Fragmento seleccionado:
►

(Por Graziella Pogolotti / Juventud Rebelde)
Junto a los cubanos de buena ley, adscritos a las más diversas creencias, le doy la bienvenida, porque hablamos el mismo idioma y compartimos una memoria común, porque aspiramos a salvar la especie en un planeta de paz y justicia.
La iglesia católica ha atravesado una historia de dos milenios. Los símbolos y las imágenes que la acompañan han contribuido a configurar una cultura que incluye, en distinto grado, a creyentes y no creyentes, a fariseos y a gentes de buena voluntad. Tiene un legado múltiple. El poverello de Asís asoció su conducta a los desposeídos. Ignacio de Loyola, general fundador de la Compañía de Jesús, organizó las huestes sobre la base de una estricta disciplina y del más riguroso estudio de las ciencias y de las humanidades en un momento crucial para el porvenir de la catolicidad. Lutero se había alzado contra las exacciones a los desamparados destinados a sostener el boato de la corte Vaticana. Reiterado en el arte de los mensajes del arte jesuita, el memento mori recordaba a todos la igualdad que nos une en el momento final, lo efímero de la vida y de los bienes terrenales. La Iglesia trajo a América la cruz y la espada, pero también la palabra combativa de Fray Bartolomé de las Casas.

◄

Enunciado del problema:
Según el fragmento seleccionado, ¿quién fundó la Compañía de Jesús? Los datos no tienen relación con el fragmento seleccionado.

Extracto de datos:
►

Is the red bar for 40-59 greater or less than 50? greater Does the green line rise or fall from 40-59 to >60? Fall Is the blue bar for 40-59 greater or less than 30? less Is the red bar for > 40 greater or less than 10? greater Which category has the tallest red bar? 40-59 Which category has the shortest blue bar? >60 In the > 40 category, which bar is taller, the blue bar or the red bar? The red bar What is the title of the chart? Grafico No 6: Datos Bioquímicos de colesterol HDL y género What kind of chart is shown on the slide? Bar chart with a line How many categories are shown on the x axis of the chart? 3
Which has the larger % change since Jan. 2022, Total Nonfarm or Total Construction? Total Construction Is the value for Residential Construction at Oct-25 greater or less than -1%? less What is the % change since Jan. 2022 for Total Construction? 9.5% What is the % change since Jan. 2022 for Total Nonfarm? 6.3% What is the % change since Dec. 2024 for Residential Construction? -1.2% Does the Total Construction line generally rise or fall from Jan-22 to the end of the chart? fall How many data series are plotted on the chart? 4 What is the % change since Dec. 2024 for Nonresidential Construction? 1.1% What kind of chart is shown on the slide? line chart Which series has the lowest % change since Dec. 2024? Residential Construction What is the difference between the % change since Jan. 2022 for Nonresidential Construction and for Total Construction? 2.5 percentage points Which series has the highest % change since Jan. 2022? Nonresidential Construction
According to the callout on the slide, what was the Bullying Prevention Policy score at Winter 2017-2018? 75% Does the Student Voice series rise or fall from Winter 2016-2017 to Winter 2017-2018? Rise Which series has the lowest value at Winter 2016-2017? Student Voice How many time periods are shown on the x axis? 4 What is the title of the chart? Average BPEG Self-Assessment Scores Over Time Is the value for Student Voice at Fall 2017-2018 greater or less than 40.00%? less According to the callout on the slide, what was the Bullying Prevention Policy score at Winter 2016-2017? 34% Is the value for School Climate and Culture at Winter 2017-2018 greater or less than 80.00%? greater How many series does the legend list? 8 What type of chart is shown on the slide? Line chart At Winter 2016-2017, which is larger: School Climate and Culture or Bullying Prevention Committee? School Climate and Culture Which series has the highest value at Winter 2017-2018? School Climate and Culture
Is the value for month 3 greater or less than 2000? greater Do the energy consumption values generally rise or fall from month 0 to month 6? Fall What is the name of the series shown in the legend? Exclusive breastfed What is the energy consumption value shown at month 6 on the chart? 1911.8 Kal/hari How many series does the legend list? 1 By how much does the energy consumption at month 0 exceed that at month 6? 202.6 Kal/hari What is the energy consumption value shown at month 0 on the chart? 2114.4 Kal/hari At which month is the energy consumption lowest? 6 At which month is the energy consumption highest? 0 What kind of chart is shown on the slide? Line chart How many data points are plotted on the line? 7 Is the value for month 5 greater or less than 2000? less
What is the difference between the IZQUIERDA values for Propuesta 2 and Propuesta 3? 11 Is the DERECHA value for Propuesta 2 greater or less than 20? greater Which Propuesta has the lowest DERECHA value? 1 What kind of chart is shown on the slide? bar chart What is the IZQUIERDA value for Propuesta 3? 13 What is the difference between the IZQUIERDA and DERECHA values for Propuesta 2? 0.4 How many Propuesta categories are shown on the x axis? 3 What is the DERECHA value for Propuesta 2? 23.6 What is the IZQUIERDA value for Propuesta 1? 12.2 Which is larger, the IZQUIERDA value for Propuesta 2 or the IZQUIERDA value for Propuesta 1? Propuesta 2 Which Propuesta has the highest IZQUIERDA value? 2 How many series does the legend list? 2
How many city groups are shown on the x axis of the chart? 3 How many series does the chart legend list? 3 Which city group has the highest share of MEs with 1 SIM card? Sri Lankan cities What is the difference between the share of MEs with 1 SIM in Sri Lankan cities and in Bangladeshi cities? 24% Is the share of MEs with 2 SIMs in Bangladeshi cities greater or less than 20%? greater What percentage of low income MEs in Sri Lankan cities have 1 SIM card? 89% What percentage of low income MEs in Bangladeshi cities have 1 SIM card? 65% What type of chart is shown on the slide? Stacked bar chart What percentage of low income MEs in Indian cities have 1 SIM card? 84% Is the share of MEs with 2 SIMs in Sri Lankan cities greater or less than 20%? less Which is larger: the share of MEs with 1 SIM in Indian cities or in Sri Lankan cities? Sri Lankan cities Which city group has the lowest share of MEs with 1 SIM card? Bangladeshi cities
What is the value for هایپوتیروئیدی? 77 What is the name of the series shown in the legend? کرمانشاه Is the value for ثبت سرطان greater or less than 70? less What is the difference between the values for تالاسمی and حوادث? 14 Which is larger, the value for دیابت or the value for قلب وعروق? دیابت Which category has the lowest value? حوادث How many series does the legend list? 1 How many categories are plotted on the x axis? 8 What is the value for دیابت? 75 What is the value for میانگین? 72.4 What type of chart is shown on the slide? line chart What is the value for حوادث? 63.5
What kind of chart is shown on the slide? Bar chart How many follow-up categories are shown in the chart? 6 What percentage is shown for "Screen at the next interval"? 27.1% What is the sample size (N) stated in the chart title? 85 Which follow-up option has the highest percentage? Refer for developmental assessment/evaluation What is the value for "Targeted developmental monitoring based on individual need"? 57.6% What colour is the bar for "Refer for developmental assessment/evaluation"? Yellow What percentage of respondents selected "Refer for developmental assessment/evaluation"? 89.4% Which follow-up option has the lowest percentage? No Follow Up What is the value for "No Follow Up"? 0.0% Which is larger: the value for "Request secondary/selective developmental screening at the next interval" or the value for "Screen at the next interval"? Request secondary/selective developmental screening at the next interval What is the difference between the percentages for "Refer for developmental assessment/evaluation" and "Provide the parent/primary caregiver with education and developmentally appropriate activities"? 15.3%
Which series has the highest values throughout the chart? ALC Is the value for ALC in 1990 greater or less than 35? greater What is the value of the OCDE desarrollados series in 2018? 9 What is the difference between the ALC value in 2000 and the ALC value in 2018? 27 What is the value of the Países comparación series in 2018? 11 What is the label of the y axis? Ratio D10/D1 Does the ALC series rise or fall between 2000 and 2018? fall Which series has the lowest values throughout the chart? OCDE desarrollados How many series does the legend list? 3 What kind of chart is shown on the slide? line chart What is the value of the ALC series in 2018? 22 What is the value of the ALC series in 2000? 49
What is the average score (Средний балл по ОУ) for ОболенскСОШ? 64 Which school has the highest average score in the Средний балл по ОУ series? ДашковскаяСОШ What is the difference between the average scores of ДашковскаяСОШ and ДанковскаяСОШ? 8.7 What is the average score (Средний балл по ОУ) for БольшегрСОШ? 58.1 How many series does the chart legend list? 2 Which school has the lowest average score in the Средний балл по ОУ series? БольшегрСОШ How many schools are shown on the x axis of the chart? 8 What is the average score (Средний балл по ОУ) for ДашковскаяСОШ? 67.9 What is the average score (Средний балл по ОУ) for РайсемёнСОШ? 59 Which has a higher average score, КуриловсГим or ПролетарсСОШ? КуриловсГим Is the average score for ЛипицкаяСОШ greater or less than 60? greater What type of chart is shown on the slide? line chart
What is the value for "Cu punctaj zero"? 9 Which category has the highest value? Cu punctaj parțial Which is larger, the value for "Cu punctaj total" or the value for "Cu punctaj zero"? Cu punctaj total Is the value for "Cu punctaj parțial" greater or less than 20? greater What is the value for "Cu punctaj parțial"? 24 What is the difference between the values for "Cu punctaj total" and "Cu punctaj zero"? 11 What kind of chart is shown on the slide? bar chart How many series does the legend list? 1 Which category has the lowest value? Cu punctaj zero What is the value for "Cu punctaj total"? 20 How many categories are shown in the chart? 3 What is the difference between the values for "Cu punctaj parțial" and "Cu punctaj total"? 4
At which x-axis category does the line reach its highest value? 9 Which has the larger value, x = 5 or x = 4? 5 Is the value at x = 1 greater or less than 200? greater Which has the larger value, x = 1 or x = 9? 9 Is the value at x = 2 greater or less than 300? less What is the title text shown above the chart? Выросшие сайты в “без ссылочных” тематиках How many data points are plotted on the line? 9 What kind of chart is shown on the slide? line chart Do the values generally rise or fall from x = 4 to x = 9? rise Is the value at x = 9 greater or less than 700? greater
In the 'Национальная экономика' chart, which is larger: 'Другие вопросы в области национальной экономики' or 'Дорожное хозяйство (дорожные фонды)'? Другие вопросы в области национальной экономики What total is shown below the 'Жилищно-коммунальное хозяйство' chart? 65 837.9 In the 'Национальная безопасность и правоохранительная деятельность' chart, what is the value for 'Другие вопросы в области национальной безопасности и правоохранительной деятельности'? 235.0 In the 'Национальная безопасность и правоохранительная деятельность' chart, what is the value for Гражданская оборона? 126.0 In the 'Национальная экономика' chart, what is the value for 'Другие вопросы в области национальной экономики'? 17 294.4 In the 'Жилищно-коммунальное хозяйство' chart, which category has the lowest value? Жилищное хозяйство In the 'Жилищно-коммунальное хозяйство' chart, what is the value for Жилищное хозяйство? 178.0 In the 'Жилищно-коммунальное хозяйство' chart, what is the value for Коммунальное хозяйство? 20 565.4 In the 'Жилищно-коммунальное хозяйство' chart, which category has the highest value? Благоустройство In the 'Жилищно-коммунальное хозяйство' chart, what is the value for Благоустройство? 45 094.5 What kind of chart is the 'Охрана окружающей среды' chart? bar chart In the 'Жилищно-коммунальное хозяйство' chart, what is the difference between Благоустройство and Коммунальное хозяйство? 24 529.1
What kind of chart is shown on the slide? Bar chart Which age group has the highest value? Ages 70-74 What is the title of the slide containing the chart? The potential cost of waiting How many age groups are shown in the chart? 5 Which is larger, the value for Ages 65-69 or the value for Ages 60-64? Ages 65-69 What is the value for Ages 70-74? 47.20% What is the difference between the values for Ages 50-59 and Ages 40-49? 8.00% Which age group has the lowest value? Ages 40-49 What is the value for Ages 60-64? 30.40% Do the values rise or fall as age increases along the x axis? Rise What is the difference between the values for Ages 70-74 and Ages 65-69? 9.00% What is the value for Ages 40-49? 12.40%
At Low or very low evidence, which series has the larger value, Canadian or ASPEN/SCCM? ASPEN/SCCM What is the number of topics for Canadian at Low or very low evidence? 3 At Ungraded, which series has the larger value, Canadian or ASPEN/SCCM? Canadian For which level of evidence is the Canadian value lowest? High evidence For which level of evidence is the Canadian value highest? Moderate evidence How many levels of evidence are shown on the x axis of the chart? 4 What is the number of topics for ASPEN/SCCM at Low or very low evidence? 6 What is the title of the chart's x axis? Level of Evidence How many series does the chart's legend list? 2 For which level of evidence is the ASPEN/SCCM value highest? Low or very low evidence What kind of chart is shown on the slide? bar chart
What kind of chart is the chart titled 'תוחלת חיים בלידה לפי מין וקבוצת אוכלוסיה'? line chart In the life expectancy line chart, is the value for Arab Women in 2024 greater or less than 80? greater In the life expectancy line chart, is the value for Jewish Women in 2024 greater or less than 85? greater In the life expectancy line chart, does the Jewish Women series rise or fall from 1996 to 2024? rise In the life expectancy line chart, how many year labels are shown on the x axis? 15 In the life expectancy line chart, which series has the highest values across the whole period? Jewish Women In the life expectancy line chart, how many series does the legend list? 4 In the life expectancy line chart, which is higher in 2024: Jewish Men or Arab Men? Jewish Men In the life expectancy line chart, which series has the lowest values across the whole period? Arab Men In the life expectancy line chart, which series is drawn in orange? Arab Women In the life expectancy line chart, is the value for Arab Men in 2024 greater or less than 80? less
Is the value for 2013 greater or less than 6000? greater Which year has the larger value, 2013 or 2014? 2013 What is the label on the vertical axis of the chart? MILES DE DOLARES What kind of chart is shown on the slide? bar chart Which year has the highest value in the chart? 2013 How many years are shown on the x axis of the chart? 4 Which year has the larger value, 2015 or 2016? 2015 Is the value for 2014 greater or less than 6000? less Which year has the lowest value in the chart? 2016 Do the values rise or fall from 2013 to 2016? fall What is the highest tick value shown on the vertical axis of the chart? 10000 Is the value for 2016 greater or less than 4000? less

◄

Respuesta:
Ignacio de Loyola.